Machine learning has already extended into so many aspects of daily life that it can be handy for us to memorize a set of go-to examples of its impact on certain industries. For instance, we might think of fraud detection as the canonical example of machine learning in the financial sector. Or we might think of Watson's cognitive approach to oncology as the canonical example of machine learning in healthcare. Or, yet again, we might point to recommendation engines at Netflix and Amazon as canonical examples of machine learning in retail.
Certainly, those are tremendous demonstrations of the power of the technology — and in aggregate, they give a sense of machine learning's pervasive presence in our lives. But the convenience of go-to examples might come at a cost. In particular, citing the same handy examples might keep us from noticing the wide diversity of machine learning use cases within individual sectors.
This post is the first in a series whose aim is to shake up our intuitions about what machine learning is making possible in specific sectors: to look beyond the set of use cases that always come to mind.

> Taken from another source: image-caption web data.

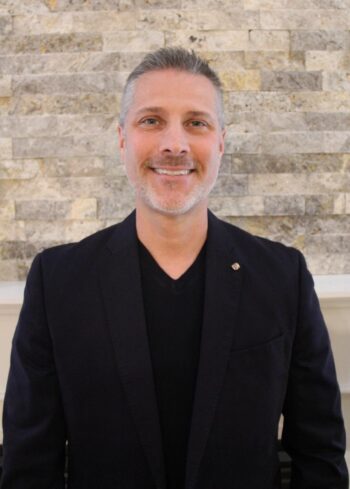 Mr. Skrak |  Biology Teacher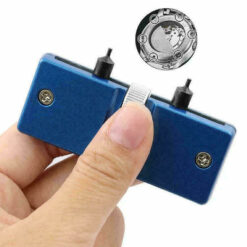 Watchmaker Tool Set of 4 – Case Opener, Blower – view 4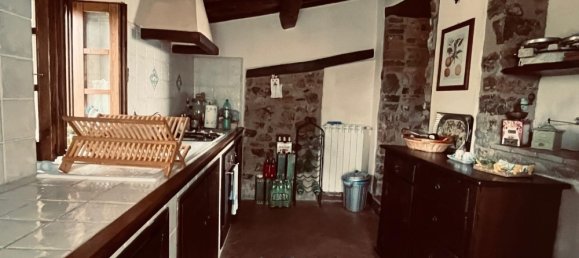 Casa de 7 dormitorios en Sorano, Italy No. 318100 43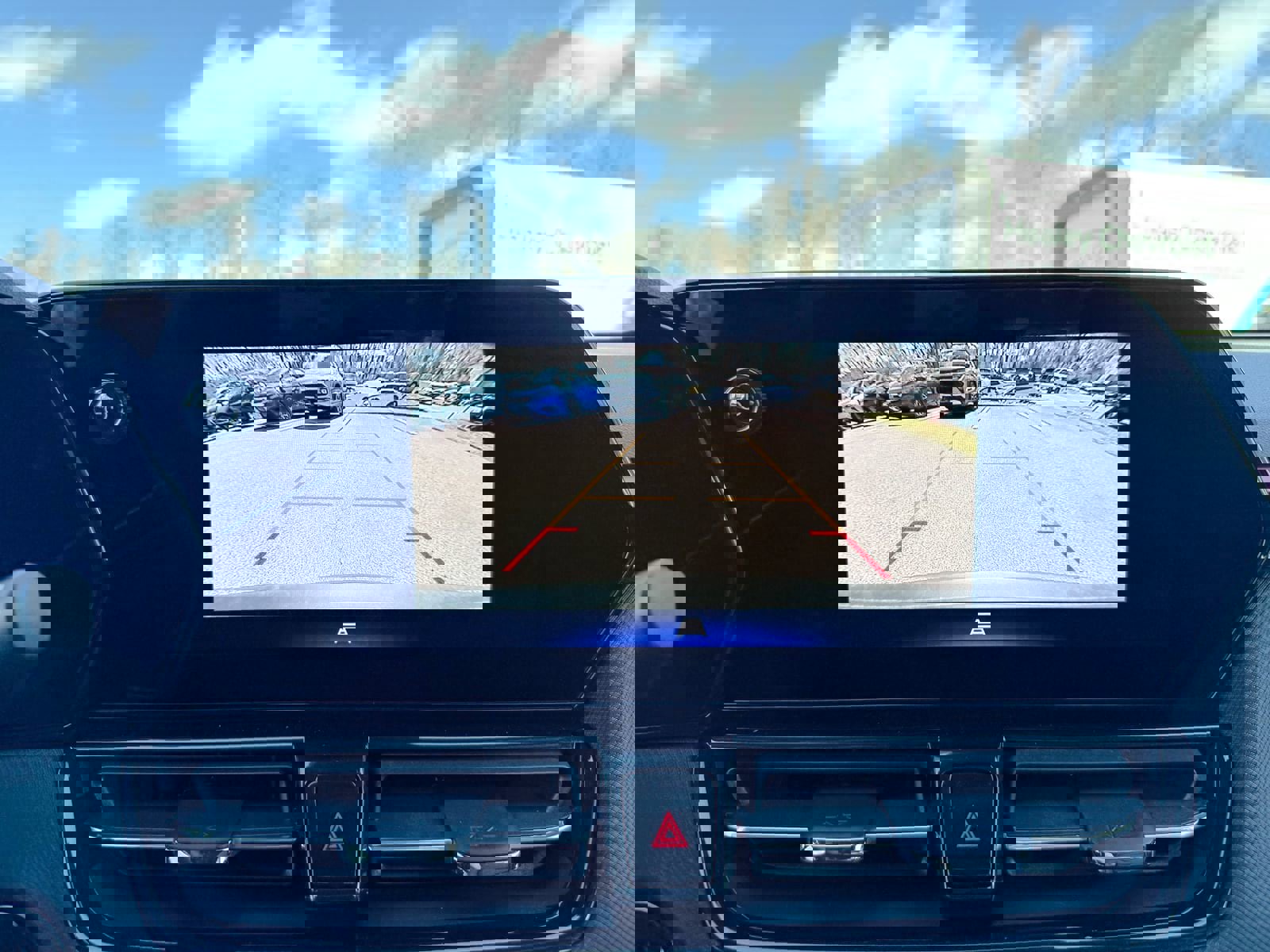 New 2026 Chevrolet TrailBlazer RS w/ Convenience Package image 55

Let's start with government.
1. Bringing ML to Environmental Protection
As much as any commercial sector, government is under constant pressure to do more with less, to serve more constituents more effectively and more intelligently. That includes agencies tasked with environmental protection like the DCMR Milieudienst Rijnmond, which battles pollution, waste, and other environmental threats for the region surrounding Rotterdam in the Netherlands.
By combining various IBM Analytics software, a strong partnership with the Dutch security firm DataExpert, and a suite of remote sensors, the team could use machine learning to help identify and evaluate environmental hazards in real-time — and can sort the hazards by severity and urgency. By detecting and assessing environmental threats algorithmically, the system can identify key risks and lack of compliance. Automating and improving that aspect of their work can give the DCMR more time and energy for other actions that could boost public safety.

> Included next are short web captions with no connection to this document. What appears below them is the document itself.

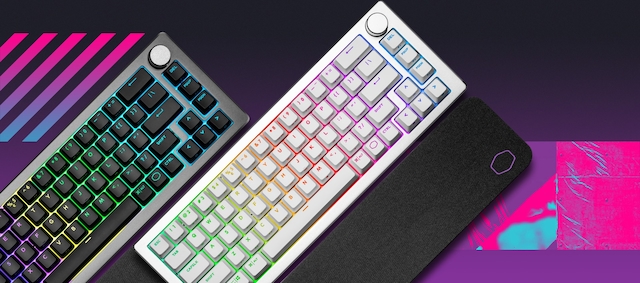 Cooler Master CK721 Cooler Master CK721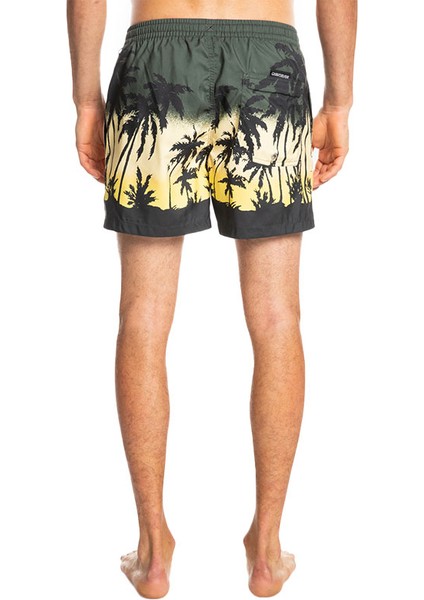 Everyday Paradise 15" Erkek Deniz Şortu EQYJV03861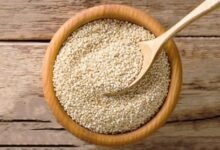 الكينوا.. حبة صغيرة بفوائد كبيرة لصحة القلب وضغط الدم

2. ML and Job Security for Belgians
In the same corner of Europe, an employment and vocational agency called VDAB is striving to give workers in Belgium's Flanders region the information and resources they need to find and keep work. Thankfully, unemployment in Belgium is falling — from 8.2% to 6.8% in the last year — but even at 6.8%, there's clearly more work to do.
One of the agency's key goals is reducing the duration of unemployment for young workers while finding ways to direct limited resources where they're truly needed. The machine learning solution: an ML model crafted by IBM Global Business Services that crunches past data to predict the duration of unemployment for each job seeker. By focusing attention on the young Belgians most at risk, the agency can do more to interrupt the patterns of joblessness and kick off self-reinforcing steps toward job security: a long-term boon to the economy at large.

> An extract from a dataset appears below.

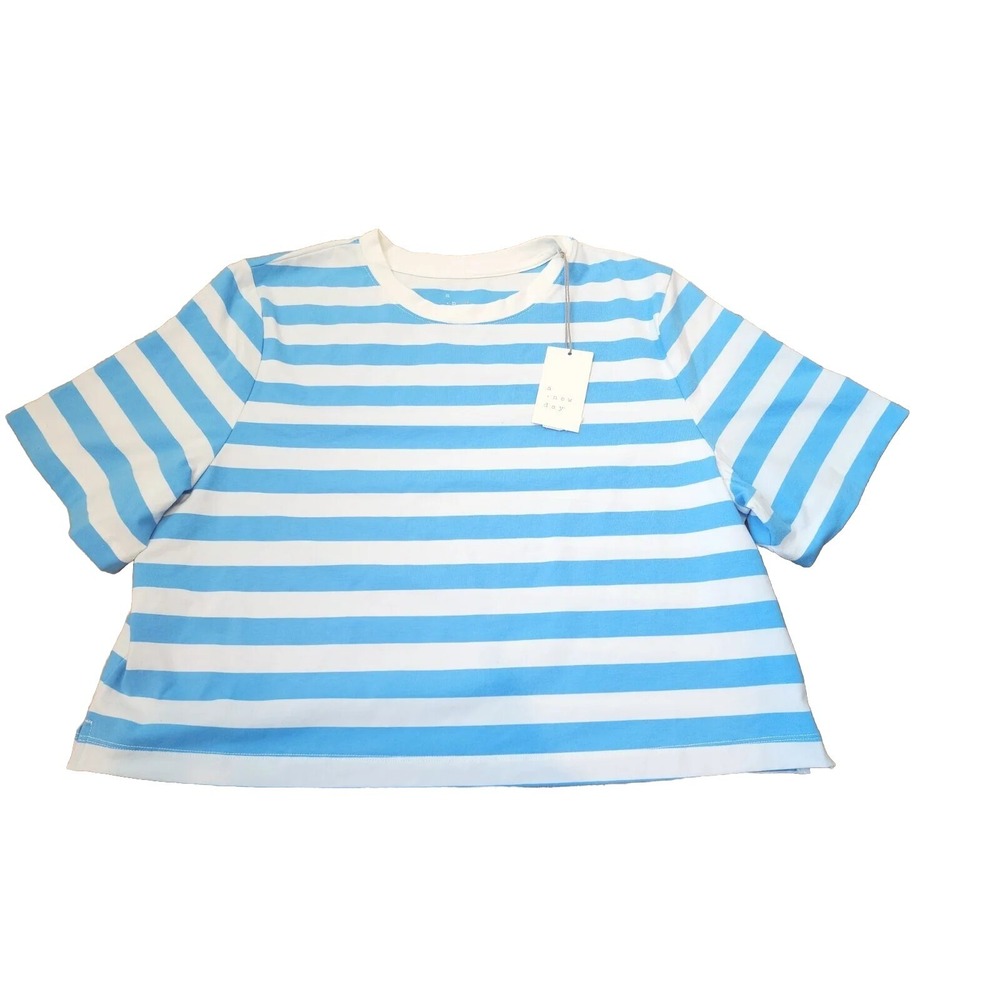 Women's Top size L Blouse A New Day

3. ML in the Fight to Feed the Young
Halfway around the world, we find the Instituto Colombiano de Bienestar Familiar, a children and family welfare organization working nationwide in Colombia for the prevention and protection of early childhood, childhood, adolescence and the welfare of families. On a tight budget, the organization still manages to reach more than eight million Colombians with its programs and services.
Among those eight million, 38,730 in 2016 were malnourished children who received 29,552 emergency food rations and more than five million dietary supplements. That work didn't happen by accident. Behind the scenes, the analytics firm Infórmese used IBM SPSS Modeler to provide predictive analytics and micro-targeting capabilities that optimize the distribution of aid to Colombia's poorest and most remote areas.
Governments and their agencies across the world are using machine learning at the national and local level to do more than process tax returns or make the buses run on time. Let's put these three new examples in our tool belts as we continue to advocate for machine learning - and as we look for new ways to bring its capabilities to bear.